>>>>

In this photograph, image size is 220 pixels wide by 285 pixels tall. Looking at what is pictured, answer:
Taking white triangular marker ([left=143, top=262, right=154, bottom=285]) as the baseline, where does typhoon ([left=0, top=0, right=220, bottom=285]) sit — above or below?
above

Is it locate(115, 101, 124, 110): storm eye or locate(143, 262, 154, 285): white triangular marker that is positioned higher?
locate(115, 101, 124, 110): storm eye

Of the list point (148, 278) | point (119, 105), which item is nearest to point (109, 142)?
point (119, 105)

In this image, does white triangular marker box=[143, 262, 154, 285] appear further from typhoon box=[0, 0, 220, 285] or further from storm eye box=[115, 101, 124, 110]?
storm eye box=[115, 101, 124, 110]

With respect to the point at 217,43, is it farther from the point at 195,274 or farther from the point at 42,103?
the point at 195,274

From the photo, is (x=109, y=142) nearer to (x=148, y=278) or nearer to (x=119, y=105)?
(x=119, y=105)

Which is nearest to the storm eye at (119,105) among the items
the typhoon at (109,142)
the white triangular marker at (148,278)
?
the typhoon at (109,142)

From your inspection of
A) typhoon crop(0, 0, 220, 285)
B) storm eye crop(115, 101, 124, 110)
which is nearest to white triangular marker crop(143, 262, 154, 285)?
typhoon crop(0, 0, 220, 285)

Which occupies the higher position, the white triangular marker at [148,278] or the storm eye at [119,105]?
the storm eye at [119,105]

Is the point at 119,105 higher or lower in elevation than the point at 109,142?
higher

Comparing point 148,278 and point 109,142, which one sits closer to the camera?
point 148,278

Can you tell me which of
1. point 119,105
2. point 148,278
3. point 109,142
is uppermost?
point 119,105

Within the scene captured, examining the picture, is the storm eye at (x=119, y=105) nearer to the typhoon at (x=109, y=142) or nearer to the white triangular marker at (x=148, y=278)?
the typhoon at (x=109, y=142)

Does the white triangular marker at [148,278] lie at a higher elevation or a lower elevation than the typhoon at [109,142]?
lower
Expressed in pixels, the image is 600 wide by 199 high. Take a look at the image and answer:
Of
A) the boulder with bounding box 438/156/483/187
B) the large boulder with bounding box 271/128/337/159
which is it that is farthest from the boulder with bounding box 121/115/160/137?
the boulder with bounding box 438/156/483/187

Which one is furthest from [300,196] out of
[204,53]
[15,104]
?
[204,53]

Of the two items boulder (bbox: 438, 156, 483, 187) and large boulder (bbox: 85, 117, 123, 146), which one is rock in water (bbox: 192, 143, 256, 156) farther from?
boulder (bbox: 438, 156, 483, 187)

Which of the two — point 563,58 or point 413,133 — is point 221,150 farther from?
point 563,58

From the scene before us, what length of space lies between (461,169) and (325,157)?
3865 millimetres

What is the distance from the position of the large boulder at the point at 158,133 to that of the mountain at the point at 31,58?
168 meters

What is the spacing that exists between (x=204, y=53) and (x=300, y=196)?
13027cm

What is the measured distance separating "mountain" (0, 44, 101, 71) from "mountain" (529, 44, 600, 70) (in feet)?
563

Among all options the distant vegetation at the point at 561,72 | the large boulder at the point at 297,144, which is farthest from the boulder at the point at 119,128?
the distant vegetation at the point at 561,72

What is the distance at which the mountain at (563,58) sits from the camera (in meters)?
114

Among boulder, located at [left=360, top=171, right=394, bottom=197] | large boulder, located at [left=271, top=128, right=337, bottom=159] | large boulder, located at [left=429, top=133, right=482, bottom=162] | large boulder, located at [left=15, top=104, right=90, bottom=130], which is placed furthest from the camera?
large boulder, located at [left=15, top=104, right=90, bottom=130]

<<<<

**Exercise goal:** Extract the lines of the records word for word, starting at the line that contains "What is the measured" and ending with the last line of the records.

**Task response:**
What is the measured distance separating "mountain" (0, 44, 101, 71) from "mountain" (529, 44, 600, 70) (in feet)?
563

Among all options the distant vegetation at the point at 561,72 | the large boulder at the point at 297,144, which is farthest from the boulder at the point at 119,128?
the distant vegetation at the point at 561,72

What is the distance at which the mountain at (563,58) sits from the camera (in meters)?
114

Among boulder, located at [left=360, top=171, right=394, bottom=197] | large boulder, located at [left=271, top=128, right=337, bottom=159] | large boulder, located at [left=429, top=133, right=482, bottom=162] | large boulder, located at [left=15, top=104, right=90, bottom=130], which is placed furthest from the camera?
large boulder, located at [left=15, top=104, right=90, bottom=130]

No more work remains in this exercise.